I recently read an opinion piece where someone was advocating that they did not wish to see the world through science nor religion because they wanted the mystery of the world kept alive. I thought this interesting because typically one chooses either a scientific or a religious approach. Few realize the two can work in tandem, but some are now seeing them both as instruments of modernism and rejecting them as such.
In a manner of speaking, I agree that religion and science can both attempt to be so defining that one feels the wonder sucked right out of their soul. Yesterday as a surprise snow fell, I was at first filled with wonder as I felt the joy of a child peaking out the window on a snow filled morning. Then thoughts arrested my attention of the condition of the roads and what things I might not be able to do. I thought of what the salt on the roads would do to the car. Then I started wishing I had no such knowledge of impediments to safety and other adverse affects of snow. It had muddled my affections for the winter wonder. I sought to push these unwanted thoughts from my mind and enjoy the soft white snow atop the bare tree branches.
There is a desire resonate within us for wonder, mystery, intrigue. We actually enjoy, at times, not knowing how things work, because we want to experience a magical nature.

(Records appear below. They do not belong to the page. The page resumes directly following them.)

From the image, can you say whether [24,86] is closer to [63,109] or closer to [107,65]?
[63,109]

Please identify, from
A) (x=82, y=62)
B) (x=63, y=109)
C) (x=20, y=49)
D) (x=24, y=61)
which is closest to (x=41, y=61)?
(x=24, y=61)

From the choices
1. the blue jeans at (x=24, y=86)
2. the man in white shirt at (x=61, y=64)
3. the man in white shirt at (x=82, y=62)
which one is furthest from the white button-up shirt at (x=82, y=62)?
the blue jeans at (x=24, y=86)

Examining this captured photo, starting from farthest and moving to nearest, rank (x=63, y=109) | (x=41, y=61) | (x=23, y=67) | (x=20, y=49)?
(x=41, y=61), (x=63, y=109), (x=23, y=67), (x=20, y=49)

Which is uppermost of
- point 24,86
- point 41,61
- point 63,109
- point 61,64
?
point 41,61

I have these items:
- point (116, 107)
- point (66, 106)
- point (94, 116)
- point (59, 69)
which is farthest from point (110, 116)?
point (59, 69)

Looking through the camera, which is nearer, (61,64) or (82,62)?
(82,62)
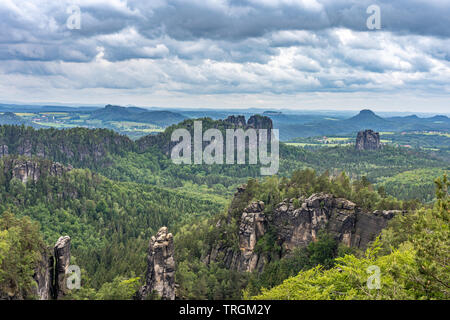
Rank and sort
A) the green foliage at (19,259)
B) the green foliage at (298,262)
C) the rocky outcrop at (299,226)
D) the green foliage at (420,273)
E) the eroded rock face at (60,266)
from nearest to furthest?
the green foliage at (420,273) → the green foliage at (19,259) → the eroded rock face at (60,266) → the green foliage at (298,262) → the rocky outcrop at (299,226)

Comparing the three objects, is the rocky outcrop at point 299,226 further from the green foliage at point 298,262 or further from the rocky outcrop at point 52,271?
the rocky outcrop at point 52,271

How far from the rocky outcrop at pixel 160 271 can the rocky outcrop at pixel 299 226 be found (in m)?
21.5

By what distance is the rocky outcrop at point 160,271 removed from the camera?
5603 centimetres

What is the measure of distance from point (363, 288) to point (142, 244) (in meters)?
88.9

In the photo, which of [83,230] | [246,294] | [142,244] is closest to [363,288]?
[246,294]

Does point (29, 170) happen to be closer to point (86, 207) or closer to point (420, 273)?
point (86, 207)

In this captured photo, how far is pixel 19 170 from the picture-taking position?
142 meters

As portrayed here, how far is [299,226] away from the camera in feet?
236

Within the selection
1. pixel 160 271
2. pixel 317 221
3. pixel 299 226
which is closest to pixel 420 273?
pixel 160 271

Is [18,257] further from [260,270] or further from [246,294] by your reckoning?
[260,270]

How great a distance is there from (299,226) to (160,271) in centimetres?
2848

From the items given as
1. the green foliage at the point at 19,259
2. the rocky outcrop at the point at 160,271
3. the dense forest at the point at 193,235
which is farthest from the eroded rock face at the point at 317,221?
the green foliage at the point at 19,259

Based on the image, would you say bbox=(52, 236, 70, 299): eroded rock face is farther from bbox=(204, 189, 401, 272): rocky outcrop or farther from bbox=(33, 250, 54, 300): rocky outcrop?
bbox=(204, 189, 401, 272): rocky outcrop

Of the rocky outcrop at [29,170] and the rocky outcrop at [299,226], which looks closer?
the rocky outcrop at [299,226]
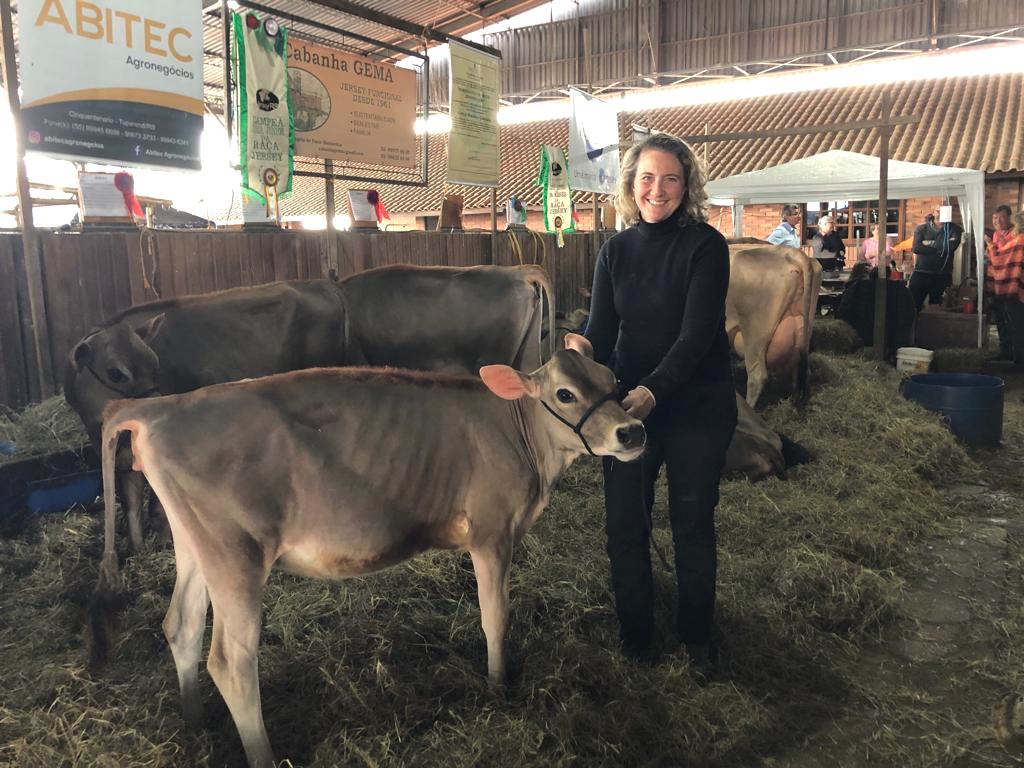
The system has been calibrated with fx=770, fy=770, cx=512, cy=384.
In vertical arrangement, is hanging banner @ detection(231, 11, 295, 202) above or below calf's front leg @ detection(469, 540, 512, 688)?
above

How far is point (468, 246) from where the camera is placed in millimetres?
8086

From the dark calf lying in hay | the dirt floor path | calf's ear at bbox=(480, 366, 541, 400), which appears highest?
calf's ear at bbox=(480, 366, 541, 400)

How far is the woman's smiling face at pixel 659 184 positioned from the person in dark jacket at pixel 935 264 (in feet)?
34.9

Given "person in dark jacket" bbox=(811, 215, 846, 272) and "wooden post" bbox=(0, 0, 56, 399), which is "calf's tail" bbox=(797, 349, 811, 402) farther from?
"person in dark jacket" bbox=(811, 215, 846, 272)

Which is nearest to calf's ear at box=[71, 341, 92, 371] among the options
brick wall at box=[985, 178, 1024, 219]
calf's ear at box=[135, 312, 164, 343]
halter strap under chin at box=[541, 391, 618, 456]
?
calf's ear at box=[135, 312, 164, 343]

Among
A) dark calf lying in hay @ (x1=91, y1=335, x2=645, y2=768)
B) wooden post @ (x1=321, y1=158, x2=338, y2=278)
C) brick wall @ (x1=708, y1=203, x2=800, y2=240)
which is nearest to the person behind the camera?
dark calf lying in hay @ (x1=91, y1=335, x2=645, y2=768)

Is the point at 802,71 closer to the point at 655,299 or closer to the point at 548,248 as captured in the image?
the point at 548,248

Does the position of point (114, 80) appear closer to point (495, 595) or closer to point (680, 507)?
point (495, 595)

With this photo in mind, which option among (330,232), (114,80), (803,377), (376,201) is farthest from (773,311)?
(114,80)

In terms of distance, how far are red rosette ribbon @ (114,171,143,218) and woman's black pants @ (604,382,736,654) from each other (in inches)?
147

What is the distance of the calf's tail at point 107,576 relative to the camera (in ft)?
7.96

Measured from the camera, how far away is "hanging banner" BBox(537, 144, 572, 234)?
8273 mm

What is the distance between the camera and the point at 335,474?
8.19 feet

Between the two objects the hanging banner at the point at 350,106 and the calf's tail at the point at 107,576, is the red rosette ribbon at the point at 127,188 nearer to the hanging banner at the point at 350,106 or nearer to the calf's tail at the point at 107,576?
the hanging banner at the point at 350,106
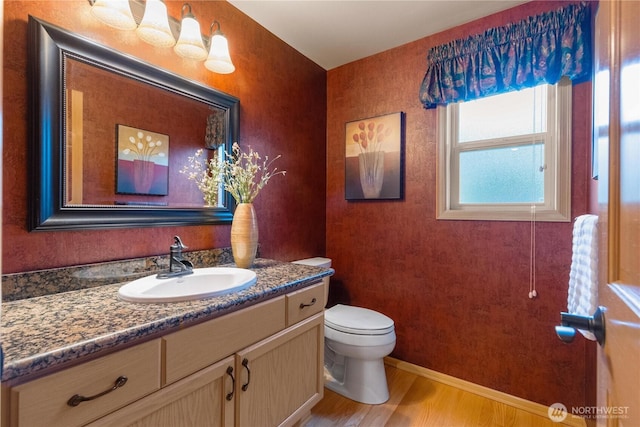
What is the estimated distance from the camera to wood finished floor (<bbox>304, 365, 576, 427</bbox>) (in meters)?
1.65

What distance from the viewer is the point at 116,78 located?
1311 millimetres

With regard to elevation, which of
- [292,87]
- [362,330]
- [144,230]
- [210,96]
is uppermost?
[292,87]

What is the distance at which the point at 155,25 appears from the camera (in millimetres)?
1323

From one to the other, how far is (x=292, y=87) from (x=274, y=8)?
0.52 meters

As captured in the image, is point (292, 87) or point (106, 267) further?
point (292, 87)

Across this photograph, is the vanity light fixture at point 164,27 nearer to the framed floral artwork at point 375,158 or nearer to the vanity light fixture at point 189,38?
the vanity light fixture at point 189,38

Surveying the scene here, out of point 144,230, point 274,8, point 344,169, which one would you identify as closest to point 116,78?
point 144,230

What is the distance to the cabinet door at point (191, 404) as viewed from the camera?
33.0 inches

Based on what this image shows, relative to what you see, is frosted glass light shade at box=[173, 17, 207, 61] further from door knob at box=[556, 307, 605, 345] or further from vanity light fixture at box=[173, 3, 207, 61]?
door knob at box=[556, 307, 605, 345]

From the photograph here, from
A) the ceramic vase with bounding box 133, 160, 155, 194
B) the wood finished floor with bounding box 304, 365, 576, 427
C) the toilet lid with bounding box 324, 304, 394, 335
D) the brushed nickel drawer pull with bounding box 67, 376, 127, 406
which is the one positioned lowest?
the wood finished floor with bounding box 304, 365, 576, 427

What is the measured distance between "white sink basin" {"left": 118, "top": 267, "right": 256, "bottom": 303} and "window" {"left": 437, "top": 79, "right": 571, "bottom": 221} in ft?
4.59

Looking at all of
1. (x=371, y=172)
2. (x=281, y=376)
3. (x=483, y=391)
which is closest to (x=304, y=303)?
(x=281, y=376)

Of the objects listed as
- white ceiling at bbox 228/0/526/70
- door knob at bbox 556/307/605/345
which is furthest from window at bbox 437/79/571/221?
door knob at bbox 556/307/605/345

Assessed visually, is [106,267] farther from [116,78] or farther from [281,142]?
[281,142]
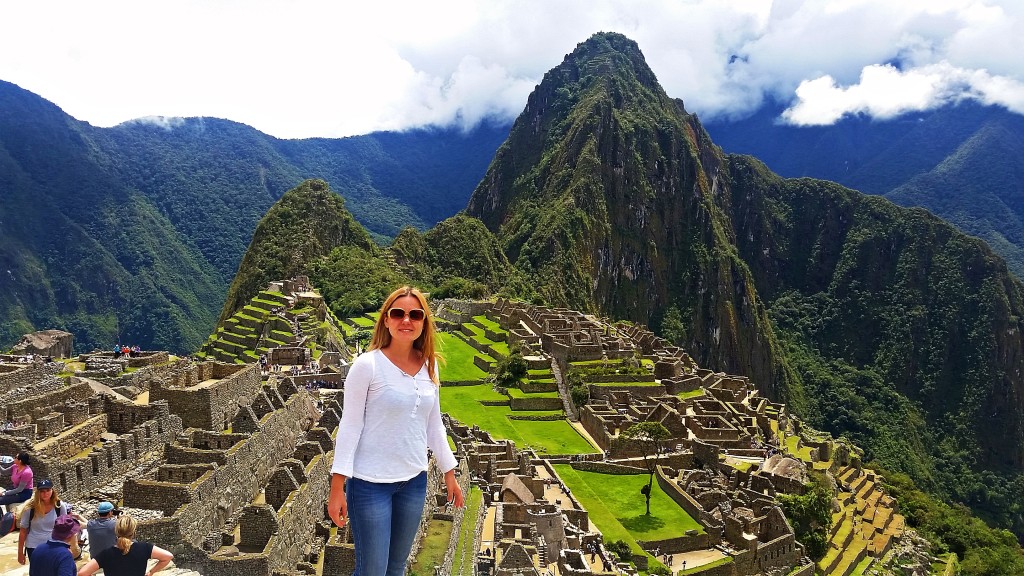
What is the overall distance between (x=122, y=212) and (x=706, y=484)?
90458 millimetres

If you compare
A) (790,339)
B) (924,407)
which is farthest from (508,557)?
(790,339)

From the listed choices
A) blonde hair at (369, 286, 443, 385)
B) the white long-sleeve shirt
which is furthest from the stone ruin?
blonde hair at (369, 286, 443, 385)

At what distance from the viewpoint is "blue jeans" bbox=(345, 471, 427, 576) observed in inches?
205

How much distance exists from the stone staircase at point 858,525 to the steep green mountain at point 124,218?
61614 mm

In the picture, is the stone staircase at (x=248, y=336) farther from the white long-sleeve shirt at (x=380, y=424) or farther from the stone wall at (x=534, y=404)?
the white long-sleeve shirt at (x=380, y=424)

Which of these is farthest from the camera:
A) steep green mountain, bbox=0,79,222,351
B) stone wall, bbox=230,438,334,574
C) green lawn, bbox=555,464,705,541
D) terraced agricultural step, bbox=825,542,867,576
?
steep green mountain, bbox=0,79,222,351

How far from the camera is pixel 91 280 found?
80.7 metres

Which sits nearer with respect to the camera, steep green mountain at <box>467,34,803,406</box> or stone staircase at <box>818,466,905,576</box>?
stone staircase at <box>818,466,905,576</box>

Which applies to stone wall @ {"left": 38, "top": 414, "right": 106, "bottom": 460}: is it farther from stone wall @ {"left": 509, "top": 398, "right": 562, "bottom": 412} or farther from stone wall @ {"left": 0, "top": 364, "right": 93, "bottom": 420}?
stone wall @ {"left": 509, "top": 398, "right": 562, "bottom": 412}

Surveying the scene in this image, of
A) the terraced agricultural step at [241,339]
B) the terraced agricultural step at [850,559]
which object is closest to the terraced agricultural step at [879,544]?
the terraced agricultural step at [850,559]

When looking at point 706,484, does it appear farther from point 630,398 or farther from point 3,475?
point 3,475

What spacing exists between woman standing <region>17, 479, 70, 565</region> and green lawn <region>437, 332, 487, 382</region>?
31.7m

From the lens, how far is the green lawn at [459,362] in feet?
152

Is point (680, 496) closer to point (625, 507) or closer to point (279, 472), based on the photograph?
point (625, 507)
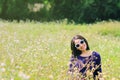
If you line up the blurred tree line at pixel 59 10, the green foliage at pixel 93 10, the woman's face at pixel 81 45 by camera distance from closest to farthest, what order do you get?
the woman's face at pixel 81 45
the green foliage at pixel 93 10
the blurred tree line at pixel 59 10

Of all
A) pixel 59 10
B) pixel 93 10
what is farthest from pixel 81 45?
pixel 59 10

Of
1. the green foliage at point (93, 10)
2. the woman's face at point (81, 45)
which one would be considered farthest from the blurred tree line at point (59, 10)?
the woman's face at point (81, 45)

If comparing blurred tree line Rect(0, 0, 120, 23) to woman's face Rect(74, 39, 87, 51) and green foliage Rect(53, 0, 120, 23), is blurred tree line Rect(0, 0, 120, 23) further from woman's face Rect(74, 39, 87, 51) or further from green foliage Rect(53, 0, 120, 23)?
woman's face Rect(74, 39, 87, 51)

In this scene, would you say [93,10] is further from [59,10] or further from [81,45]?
[81,45]

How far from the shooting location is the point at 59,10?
117 feet

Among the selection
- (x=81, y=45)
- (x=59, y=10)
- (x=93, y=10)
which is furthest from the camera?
(x=59, y=10)

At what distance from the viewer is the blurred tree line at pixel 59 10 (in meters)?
34.0

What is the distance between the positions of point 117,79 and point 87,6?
26.6 m

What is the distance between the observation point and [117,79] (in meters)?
7.12

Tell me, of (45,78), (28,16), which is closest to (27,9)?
(28,16)

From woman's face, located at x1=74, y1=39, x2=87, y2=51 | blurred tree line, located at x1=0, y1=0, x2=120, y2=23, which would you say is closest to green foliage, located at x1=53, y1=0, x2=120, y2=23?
blurred tree line, located at x1=0, y1=0, x2=120, y2=23

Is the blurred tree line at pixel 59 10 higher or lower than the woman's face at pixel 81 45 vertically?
higher

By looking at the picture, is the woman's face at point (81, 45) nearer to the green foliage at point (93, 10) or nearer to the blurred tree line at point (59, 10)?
the green foliage at point (93, 10)

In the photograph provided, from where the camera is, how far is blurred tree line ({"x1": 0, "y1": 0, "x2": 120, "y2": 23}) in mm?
33969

We reminisce of the days where we watched for Santa’s sleigh. We wish for the days when we had no cares about what things cost as we anticipated gifts under the Christmas tree.
The greater the knowledge the more the responsibly and the less we feel we have yet to know. However, it is wisdom to know that no matter how much knowledge we have we are far from knowing even a fraction of what can be known. Still knowledge is not something that can be measured by how many books it can fill for there is a large element that cannot be fully communicated by words on a page.
The best transcript of what snow looks like including personal accounts of what it is like to see and feel it will do little to bring real knowledge to someone who has never experienced it. The same can be said for a sunrise over the ocean or seeing mountains for the first time. The written transcript of an eye witness cannot communicate its grandeur. Even a most excellent photograph or painting could never do it justice. Copies and shadows of the real will never produce the mystery and wonder of the real thing.
We may think that knowing all about something robs us of the mystery and wonder of its actual substance, but it does not. We can allow it to at times, but it doesn’t have to. For instance, I enjoy theology immensely. Some find such a study as something that detracts from the splendor of God, but for me I see how much greater He is then the theology about Him. The more I stretch my intellectual understanding the more mystery explodes in my heart.
I think that religion as it is typically known often reduces God to its doctrines just as science can reduce nature to its theories. But neither really have this power for nature is greater than the science about it, and God is much greater than the doctrines concerning Him. When doctrines have become more vital than personal encounters with God, religion has taken shape, but where personal life with God enlightens towards a theological understanding religion has no hold.
I think that knowledge and mystery do not need to be opposites, but rather are different sides of the same coin. This is true whether we are talking about science and nature or theology and God. It’s a matter of perception and having tangible contact with what is substantially real whether seen or unseen.